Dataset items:
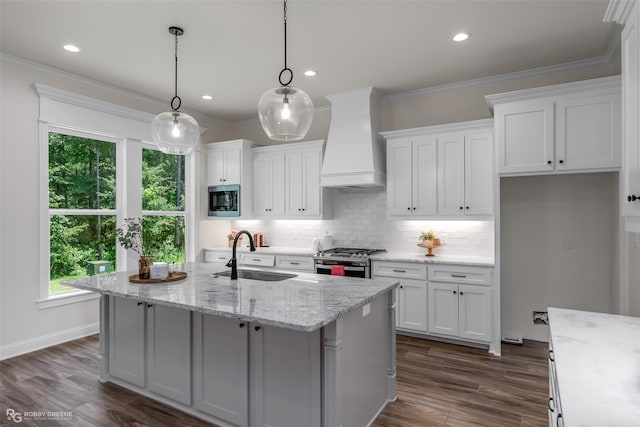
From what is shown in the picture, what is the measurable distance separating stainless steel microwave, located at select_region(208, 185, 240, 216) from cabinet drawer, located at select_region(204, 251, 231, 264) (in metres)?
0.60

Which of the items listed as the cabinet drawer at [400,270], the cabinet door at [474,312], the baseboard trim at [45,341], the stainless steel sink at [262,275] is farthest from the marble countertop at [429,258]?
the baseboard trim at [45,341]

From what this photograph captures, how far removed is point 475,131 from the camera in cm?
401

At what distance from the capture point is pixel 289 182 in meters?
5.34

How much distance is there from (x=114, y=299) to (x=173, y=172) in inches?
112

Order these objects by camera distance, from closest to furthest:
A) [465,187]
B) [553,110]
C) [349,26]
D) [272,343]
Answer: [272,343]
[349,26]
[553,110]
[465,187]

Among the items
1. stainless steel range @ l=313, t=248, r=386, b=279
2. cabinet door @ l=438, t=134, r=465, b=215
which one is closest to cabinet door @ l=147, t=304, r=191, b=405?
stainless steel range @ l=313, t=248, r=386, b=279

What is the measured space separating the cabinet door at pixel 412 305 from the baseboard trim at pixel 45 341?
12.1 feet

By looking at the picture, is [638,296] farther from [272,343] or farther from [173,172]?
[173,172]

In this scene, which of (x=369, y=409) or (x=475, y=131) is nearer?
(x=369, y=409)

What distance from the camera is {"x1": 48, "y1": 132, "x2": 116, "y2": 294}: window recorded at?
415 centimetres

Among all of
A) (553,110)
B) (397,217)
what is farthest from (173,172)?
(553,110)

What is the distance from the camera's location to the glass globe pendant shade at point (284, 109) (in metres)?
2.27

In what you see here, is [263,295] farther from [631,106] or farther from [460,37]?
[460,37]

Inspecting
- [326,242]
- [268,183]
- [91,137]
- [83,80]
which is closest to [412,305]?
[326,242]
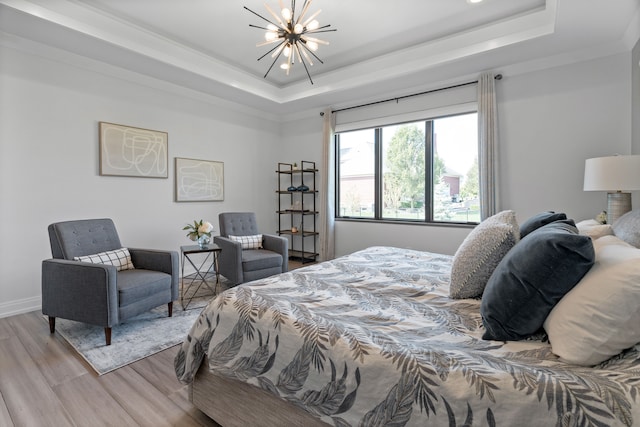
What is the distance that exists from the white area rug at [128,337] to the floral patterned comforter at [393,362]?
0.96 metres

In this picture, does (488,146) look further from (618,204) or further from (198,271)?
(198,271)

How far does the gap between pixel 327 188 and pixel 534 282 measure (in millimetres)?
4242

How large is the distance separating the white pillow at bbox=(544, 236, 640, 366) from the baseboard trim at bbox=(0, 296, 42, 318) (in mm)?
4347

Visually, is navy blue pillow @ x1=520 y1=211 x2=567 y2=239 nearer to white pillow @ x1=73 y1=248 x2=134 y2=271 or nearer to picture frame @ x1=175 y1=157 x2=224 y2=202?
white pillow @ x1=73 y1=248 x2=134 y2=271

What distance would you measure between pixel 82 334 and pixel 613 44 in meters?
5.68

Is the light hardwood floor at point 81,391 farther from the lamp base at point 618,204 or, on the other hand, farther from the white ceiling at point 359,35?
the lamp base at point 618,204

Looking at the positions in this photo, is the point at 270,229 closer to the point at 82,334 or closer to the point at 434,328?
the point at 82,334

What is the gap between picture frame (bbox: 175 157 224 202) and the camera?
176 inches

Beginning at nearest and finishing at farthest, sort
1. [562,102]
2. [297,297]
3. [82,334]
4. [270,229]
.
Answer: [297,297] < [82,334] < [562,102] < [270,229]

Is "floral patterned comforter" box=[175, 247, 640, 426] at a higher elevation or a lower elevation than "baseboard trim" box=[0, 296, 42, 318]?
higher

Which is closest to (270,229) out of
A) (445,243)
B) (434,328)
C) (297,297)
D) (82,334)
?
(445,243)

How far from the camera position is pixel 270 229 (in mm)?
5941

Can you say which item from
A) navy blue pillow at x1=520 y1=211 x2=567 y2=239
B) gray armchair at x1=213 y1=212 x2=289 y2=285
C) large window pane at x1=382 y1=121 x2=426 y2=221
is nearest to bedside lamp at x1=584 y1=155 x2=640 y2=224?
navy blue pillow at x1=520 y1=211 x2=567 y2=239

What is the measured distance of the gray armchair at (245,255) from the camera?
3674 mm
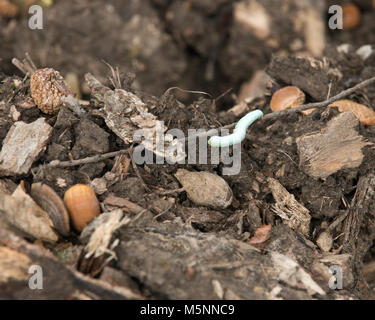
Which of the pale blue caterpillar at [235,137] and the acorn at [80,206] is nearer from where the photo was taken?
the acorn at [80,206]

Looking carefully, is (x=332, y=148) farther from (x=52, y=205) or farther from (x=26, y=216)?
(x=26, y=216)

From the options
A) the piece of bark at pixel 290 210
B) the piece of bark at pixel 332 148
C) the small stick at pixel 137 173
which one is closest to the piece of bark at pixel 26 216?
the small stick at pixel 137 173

• Instructions for the task
Could you express the material as a two-column CSV with the headers input and output, putting each text and its answer on one row, each in a single quoted field with line breaks turned into spaces? Begin at the line that has "Among the items" and stop after the line that has "415 centimetres".

• Exercise solution
input,output
"Among the items 1. stainless steel range @ l=313, t=248, r=386, b=279 2. cabinet door @ l=438, t=134, r=465, b=215 which one is closest to cabinet door @ l=147, t=304, r=191, b=405?","stainless steel range @ l=313, t=248, r=386, b=279"
"What is the measured space separating the cabinet door at pixel 412 305 from the baseboard trim at pixel 45 341?","12.1 feet"
"By looking at the picture, is [638,296] farther from [272,343] or farther from [173,172]?","[173,172]"
"In this scene, which of (x=369, y=409) or (x=475, y=131) is nearer?","(x=369, y=409)"
"What distance from the camera is {""x1"": 48, ""y1"": 132, ""x2"": 116, ""y2"": 294}: window recorded at?","415 centimetres"